▶ PROBLEM TO WORK ON
Render everything from the line containing "Which from the list" down to the end of the records as a Markdown table with the columns "Row" and "Line", leaving out blank lines.

Records of questions based on scenes
□ □ □
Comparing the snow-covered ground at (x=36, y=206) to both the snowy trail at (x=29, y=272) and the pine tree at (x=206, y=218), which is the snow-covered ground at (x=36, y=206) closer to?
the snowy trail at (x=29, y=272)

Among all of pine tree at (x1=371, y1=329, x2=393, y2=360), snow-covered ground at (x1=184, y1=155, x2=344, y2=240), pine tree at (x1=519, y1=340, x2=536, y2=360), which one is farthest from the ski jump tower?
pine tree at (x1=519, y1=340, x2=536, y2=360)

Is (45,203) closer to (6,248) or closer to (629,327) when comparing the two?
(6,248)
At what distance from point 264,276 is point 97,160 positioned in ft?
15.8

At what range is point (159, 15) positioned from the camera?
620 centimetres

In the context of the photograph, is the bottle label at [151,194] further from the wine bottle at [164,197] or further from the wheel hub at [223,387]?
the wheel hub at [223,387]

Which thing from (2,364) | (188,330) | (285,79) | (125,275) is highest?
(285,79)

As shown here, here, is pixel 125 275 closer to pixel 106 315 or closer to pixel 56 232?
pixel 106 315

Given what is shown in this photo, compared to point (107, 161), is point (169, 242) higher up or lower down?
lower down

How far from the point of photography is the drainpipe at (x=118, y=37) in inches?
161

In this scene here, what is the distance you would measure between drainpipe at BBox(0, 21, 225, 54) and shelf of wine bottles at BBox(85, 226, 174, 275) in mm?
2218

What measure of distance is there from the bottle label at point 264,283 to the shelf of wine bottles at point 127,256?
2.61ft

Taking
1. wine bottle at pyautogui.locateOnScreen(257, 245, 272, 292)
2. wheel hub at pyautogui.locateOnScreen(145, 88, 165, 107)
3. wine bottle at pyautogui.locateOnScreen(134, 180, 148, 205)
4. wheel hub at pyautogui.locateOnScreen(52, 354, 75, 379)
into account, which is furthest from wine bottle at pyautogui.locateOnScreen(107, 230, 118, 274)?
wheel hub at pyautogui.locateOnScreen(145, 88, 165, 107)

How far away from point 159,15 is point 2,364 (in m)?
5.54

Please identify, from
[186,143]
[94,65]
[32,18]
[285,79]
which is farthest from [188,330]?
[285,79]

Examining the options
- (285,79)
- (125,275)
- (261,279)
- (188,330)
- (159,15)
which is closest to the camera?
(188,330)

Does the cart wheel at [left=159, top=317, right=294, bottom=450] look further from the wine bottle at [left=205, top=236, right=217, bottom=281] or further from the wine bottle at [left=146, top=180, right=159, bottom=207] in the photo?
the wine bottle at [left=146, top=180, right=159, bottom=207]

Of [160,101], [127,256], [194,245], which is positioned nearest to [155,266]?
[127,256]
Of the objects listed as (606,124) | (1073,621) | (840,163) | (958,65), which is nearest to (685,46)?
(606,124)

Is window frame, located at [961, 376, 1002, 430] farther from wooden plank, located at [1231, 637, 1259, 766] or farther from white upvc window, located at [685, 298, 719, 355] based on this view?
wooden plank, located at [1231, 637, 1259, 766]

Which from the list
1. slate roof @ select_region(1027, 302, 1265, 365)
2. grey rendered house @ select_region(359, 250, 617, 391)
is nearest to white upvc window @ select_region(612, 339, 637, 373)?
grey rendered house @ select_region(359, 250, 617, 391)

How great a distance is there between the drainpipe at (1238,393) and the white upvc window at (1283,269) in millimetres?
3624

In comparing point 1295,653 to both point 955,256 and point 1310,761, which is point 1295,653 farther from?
□ □ □
▶ CORRECT ANSWER
| Row | Line |
|---|---|
| 1 | Which from the list |
| 2 | 1. slate roof @ select_region(1027, 302, 1265, 365) |
| 3 | 2. grey rendered house @ select_region(359, 250, 617, 391) |
| 4 | is nearest to white upvc window @ select_region(612, 339, 637, 373)? |
| 5 | grey rendered house @ select_region(359, 250, 617, 391) |
| 6 | How great a distance is there between the drainpipe at (1238,393) and the white upvc window at (1283,269) in millimetres? |
| 7 | 3624 |
| 8 | In comparing point 1295,653 to both point 955,256 and point 1310,761, which is point 1295,653 farther from? |